Thyme Roasted Potatoes
- Julie Rinner
- Sep 19, 2025
- 2 min read
These Thyme Roasted Potatoes are not your average side dish! By using a simple muffin tin, we transform humble potatoes and fresh thyme into an elegant, crispy, and irresistible stack. They are perfect to impress your guests with minimal effort.

Prep Time: 15 minutes
Cook Time: 35 minutes
Total Time: 50 minutes
Serves: 4-6 as a side dish
Ingredients
6 medium potatoes (see tips below)
6 sprigs of fresh thyme
2 tablespoons olive oil
Salt (to taste)
½ teaspoon freshly ground black pepper
You Will Also Need:
A standard 12-cup muffin tin
Baking paper (parchment paper)
Instructions
Prep the Oven and Pan: Preheat your oven to 180°C. Take strips of baking paper, approximately 2 cm wide, and use them to line each cup in the muffin tin. This creates little handles that will make removing the potato stacks easier later. See photo below.

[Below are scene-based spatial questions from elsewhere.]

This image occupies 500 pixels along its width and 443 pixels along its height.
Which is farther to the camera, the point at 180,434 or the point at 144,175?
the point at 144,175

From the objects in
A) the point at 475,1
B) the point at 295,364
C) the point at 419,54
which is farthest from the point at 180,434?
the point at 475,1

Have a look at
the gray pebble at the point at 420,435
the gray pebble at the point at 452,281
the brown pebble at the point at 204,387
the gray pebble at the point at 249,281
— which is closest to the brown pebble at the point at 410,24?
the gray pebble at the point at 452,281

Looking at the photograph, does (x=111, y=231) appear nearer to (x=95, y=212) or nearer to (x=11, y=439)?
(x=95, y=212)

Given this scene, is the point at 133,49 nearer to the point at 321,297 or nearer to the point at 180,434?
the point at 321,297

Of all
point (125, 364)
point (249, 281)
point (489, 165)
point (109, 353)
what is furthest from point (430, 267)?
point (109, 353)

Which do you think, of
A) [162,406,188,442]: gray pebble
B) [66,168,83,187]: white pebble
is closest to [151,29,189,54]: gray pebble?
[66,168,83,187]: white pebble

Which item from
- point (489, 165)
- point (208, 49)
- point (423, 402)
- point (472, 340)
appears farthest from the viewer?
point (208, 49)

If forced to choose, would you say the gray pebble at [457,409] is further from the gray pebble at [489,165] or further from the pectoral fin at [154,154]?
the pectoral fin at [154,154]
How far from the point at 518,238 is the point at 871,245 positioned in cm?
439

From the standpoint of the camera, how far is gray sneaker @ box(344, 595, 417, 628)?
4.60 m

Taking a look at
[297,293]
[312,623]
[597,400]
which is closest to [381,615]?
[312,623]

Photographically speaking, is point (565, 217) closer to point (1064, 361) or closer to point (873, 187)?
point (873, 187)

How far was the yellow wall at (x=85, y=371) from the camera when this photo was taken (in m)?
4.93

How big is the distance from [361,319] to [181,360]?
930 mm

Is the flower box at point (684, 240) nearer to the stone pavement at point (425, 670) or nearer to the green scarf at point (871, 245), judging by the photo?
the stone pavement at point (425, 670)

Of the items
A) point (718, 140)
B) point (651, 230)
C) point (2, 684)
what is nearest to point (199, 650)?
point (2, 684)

Prepare the Potatoes: Peel the potatoes. Using a sharp knife or mandoline, slice them thinly, to about 2mm thick.
Season: Pick the leaves from the thyme sprigs. In a large bowl, combine the potato slices, olive oil, salt, pepper, and thyme leaves. Toss everything together with your hands until the potato slices are evenly coated.
Assemble the Stacks: Take a small handful of the sliced potatoes and place them into a muffin tin cup, creating a neat stack. Fill each cup generously, as the potatoes will shrink slightly while cooking. Drizzle over any remaining seasoned oil that is left in the bowl.
Bake: Place the muffin tin in the preheated oven and bake for 35-40 minutes, or until the potatoes are golden brown, crispy on the edges, and tender in the center.
Serve: Remove the tin from the oven. Use the paper handles to carefully lift each potato stack out of the tin. Enjoy!
Tips for Success
The Right Potato: Use potatoes that are roughly the same diameter as your muffin tin cups. Slightly smaller is better than larger.
Mandoline for the Win: For perfectly even and thin slices, a mandoline slicer is a time saver and ensures consistent results but a sharp knife is fine.
Don't Be Shy with Oil: Make sure every slice gets a little coating of oil. This is crucial for achieving that golden, crispy texture.
Testing for Doneness: The potatoes are done when the outer edges are brown and crisp and the center of the stack is soft when pierced with a knife.